### Exercise requirements
Below are the records to retype. Keep every character exactly and leave out the pictures.

### Data for review

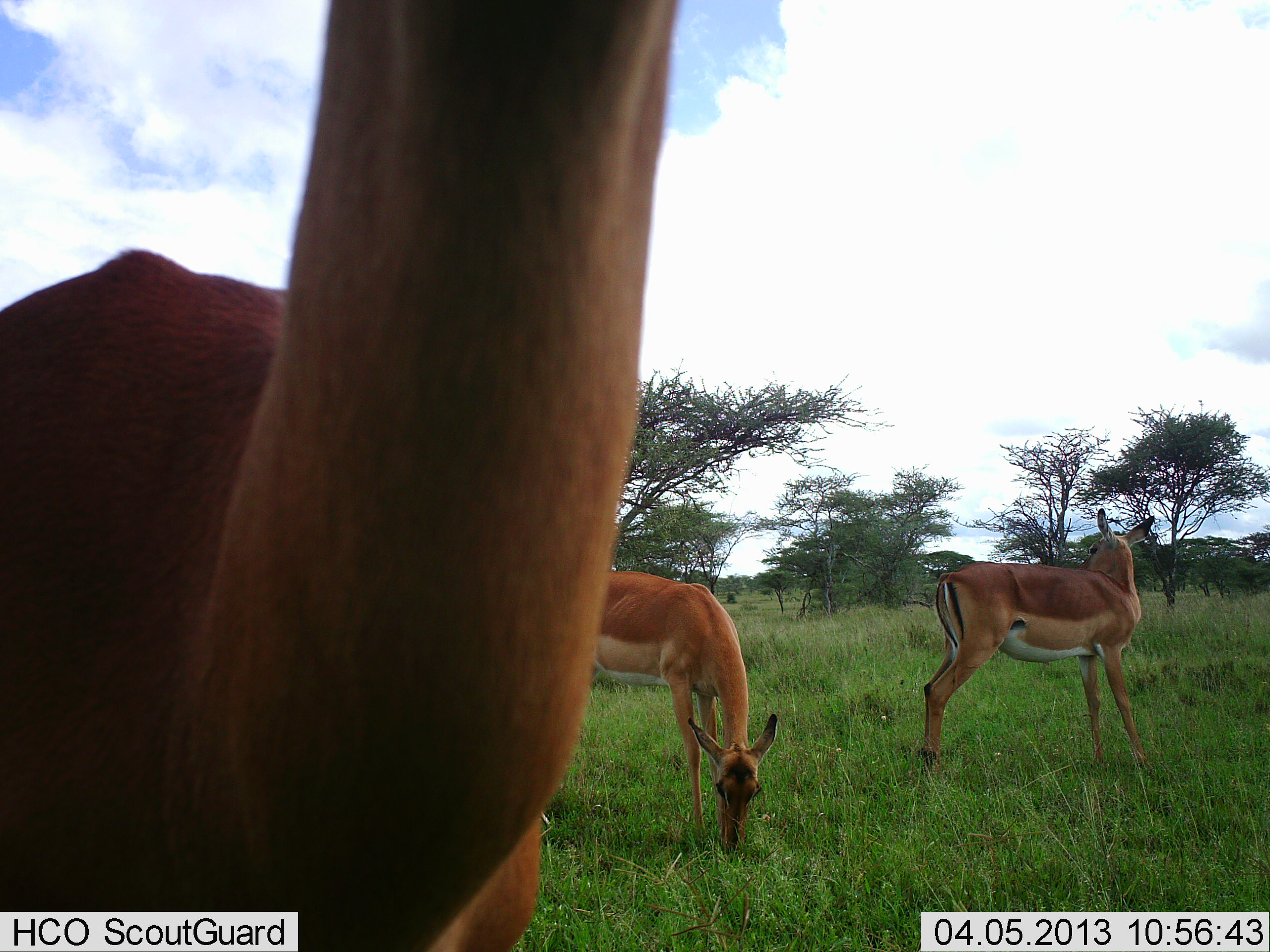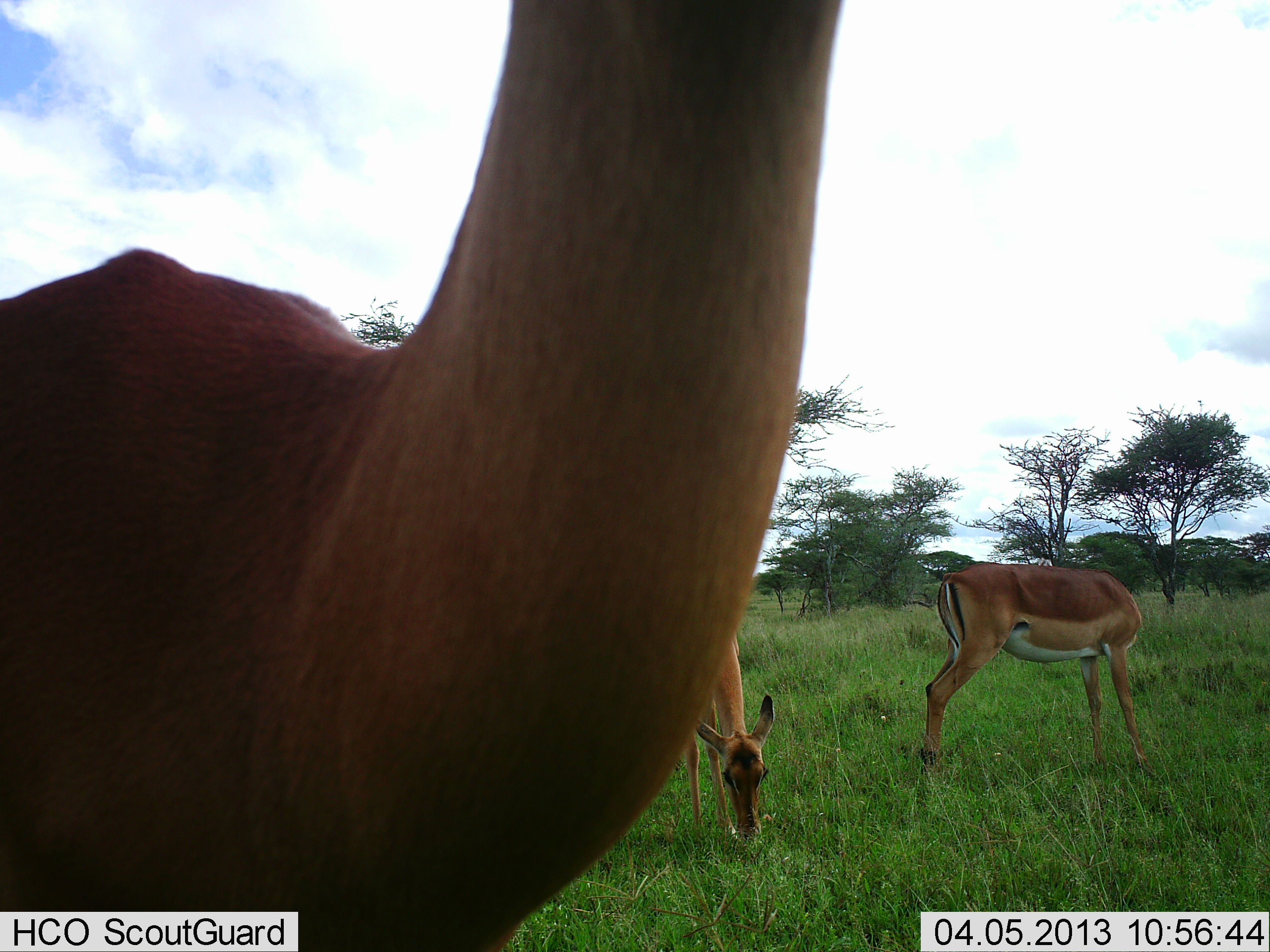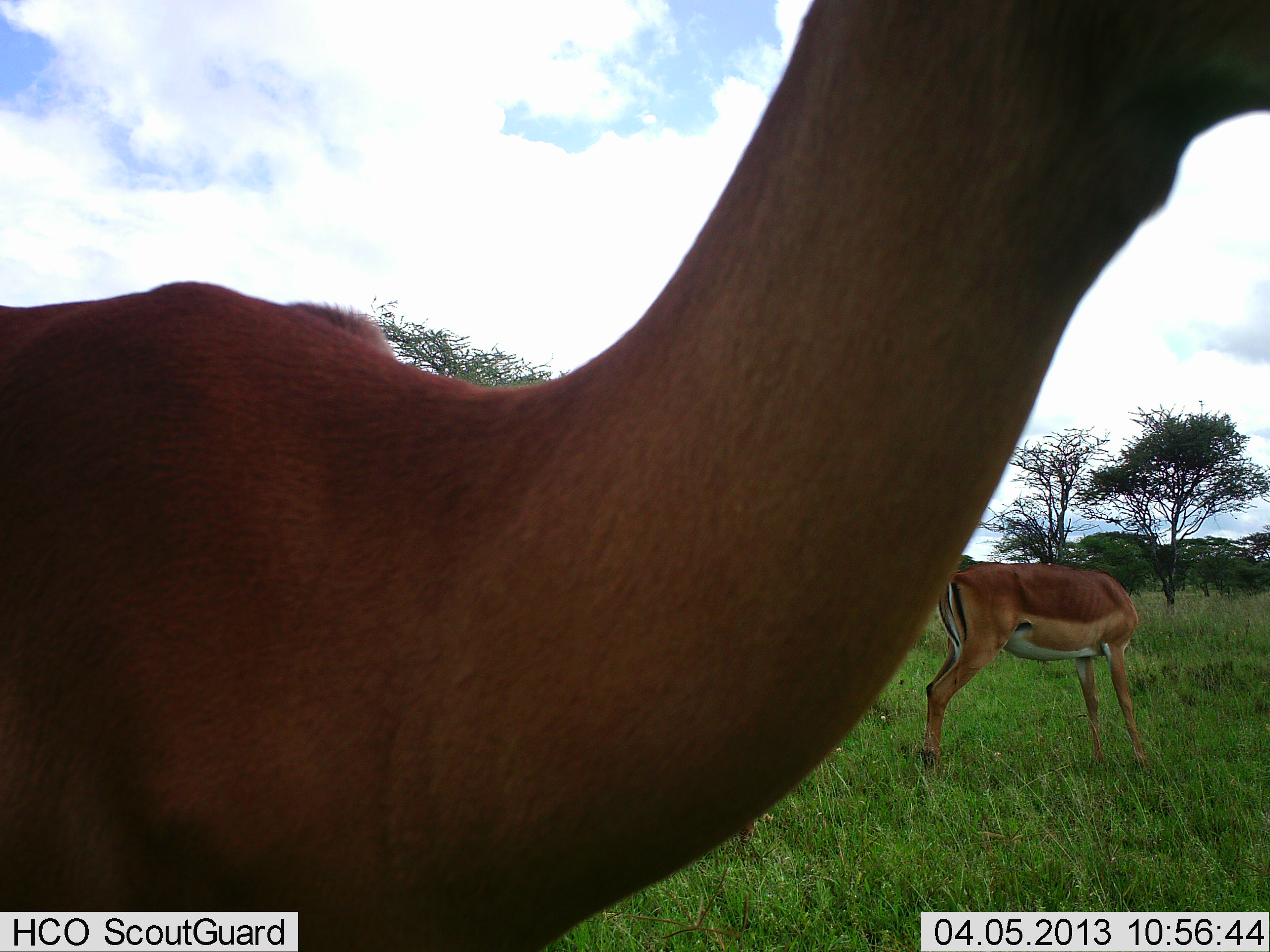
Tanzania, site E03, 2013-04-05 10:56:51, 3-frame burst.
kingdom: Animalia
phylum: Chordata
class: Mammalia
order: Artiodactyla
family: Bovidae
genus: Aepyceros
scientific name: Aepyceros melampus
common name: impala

### Answer to this task
Tanzania, site E03, 2013-04-05 10:56:51, 3-frame burst.
kingdom: Animalia
phylum: Chordata
class: Mammalia
order: Artiodactyla
family: Bovidae
genus: Aepyceros
scientific name: Aepyceros melampus
common name: impala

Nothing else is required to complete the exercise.